■ **DOCUMENT EXTRACT**:
Many of these snapper and grouper have never seen the light of day in their depths, or a fisherman's bait--and they act like it--pouncrig on a slip of squid on a chicken rig when it finally reaches them. Yet many hard-driving bottom fishermen never stop to drop as they troll right over these fish on hunts for dolphin, tuna and wahoo offshore--to the great delight of other anglers who know where to look for the deepwater snapper and grouper.

In the ever-shifting sands of fisheries regulations, this bit of fishy treasure was unburied last spring when the ban of bottom fishing in Atlantic waters (managed by the South Atlantic Council) deeper than 240 feet was lifted, The ban--enacted in January, '11 to eliminate bycatch of overfished speckled hind and warsaw--was lifted last May when it was deter: mined that it shut too broad a swath of waters to fishermen, and consequently created undue hardship for anglers and businesses. Now more specific measures (see sidebar) to protect the two species are in the works, but in the meantime, there's an open field for anglers to get on the snowy grouper, yellowedge grouper, blue-line and golden tiles and many other tasty species--right now. That the four-month closure of shallow-water grouper species in Atlantic waters begins this month might add just a bit of incentive for bottomfishermen to push out a bit deeper to explore.

■ **SUPPLIED MATERIAL**:
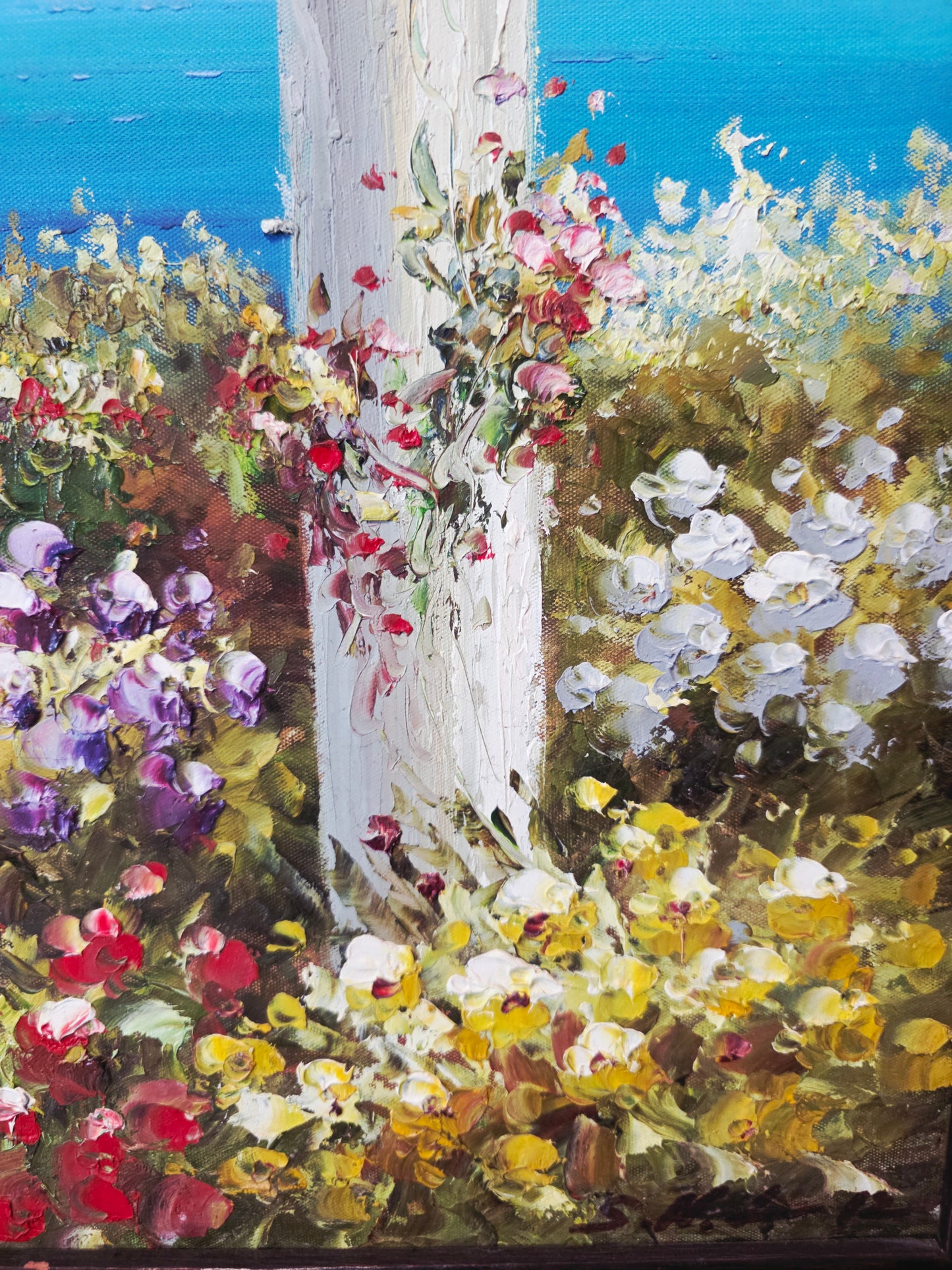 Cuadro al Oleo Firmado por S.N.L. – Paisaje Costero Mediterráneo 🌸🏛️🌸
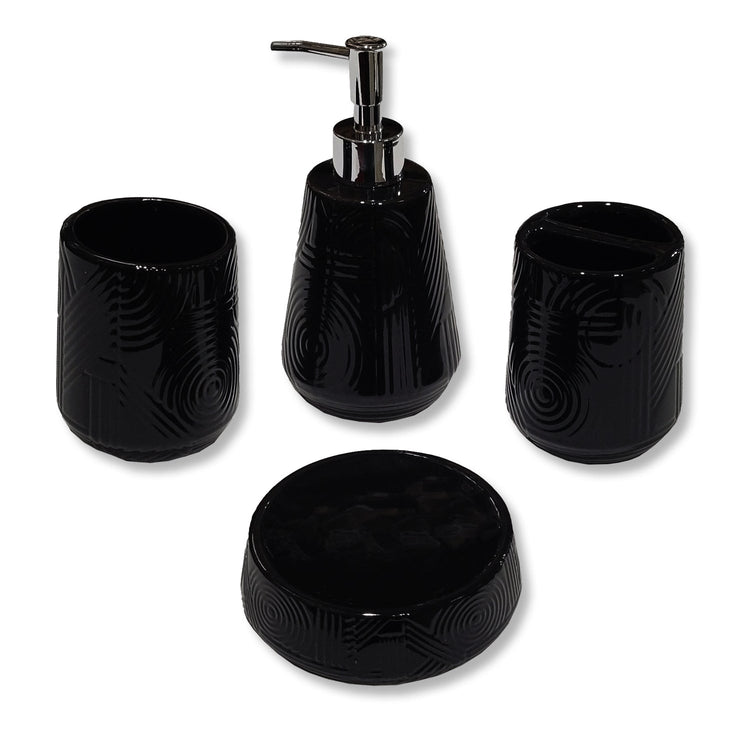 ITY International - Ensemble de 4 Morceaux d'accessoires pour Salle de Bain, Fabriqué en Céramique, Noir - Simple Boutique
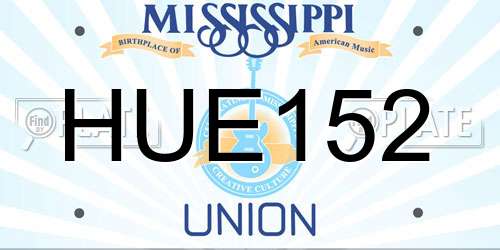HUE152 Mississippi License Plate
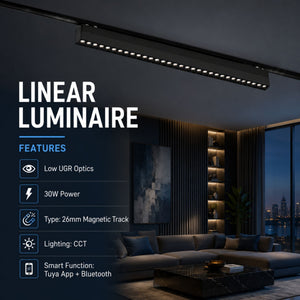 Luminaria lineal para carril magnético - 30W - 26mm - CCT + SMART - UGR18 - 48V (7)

■ **REQUIREMENT A**:
Answer these questions using the passage on deepwater snapper and grouper fishing:
(i) Below what depth was bottom fishing in Atlantic waters banned?
(ii) Which two overfished species was the ban meant to protect?
(iii) What bait and rig do the deepwater fish pounce on when it finally reaches them?
■ **REQUIREMENT B**:
Carry on the passage on deepwater snapper and grouper fishing from its last sentence.

■ **TASK OUTPUT A**:
(i) Deeper than 240 feet.
(ii) Speckled hind and warsaw.
(iii) A slip of squid on a chicken rig.

■ **TASK OUTPUT B**:
Chris Perry, of Team Choppy Fishing in Palm Beach, will be doing just that this year with his kids Jett, 13, Skylar, 13, Chase, 11 and wife Janice. Perry, a corporate pilot, runs a 25 Contender with a 250 Yamaha 4-stroke and got started "deep-dropping" on his trips over to The Bahamas, where this style of fishing is routinely coupled with trolling by anglers making the crossing. A couple years back, he wanted to get into golden tile fishing and already had a Dolphin electric reel for his Penn International 80 for swordfishing.

"I talked to the guys who were getting the goldens, and they didn't give me any numbers," Perry explained of his start, "but they told me to look for mud bottom. I kept the reel on the boat while I was trolling, and the first time I dropped I was off Jupiter in 750 feet and we caught a 20-pounder. I was hooked."

The ban shut him down, but he's back, and, this month, so is golden tile fishing. The recreational season opens this month for 2013.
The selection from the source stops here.